Challenge => Select every line in the data below that contains the word "black" and copy each of those lines. Letter case matters.

Raw data =>

────────────────────

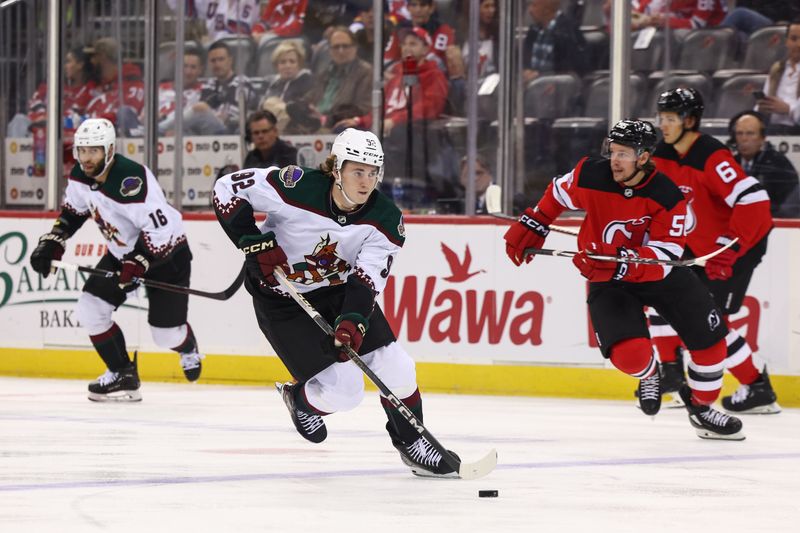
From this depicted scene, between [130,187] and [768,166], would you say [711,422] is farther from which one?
[130,187]

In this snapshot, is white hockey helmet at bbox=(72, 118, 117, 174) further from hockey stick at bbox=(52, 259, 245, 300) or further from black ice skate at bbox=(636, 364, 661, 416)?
black ice skate at bbox=(636, 364, 661, 416)

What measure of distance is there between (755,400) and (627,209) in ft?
5.38

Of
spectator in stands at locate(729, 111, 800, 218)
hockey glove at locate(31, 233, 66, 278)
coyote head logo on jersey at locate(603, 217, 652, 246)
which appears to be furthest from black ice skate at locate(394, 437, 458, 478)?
spectator in stands at locate(729, 111, 800, 218)

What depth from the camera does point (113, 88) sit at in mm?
9203

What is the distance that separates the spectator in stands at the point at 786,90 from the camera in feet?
24.8

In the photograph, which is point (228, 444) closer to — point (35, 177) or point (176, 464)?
point (176, 464)

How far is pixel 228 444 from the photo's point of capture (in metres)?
5.32

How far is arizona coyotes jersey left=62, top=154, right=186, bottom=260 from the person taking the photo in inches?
270

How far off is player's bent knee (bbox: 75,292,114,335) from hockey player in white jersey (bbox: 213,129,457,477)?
8.03 ft

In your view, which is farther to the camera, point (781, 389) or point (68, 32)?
point (68, 32)

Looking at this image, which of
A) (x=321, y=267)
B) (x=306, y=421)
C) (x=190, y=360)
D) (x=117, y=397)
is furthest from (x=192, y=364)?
(x=321, y=267)

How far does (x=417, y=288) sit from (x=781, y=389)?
1830mm

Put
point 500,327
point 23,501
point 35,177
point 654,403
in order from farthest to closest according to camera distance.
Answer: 1. point 35,177
2. point 500,327
3. point 654,403
4. point 23,501

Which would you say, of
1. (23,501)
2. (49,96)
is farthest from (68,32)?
(23,501)
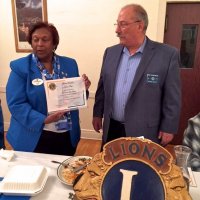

────────────────────

Solution below =>
In this snapshot, is white hockey helmet at bbox=(72, 118, 117, 174) further from hockey stick at bbox=(52, 259, 245, 300) or further from black ice skate at bbox=(636, 364, 661, 416)?
black ice skate at bbox=(636, 364, 661, 416)
which appears to be furthest from black ice skate at locate(394, 437, 458, 478)?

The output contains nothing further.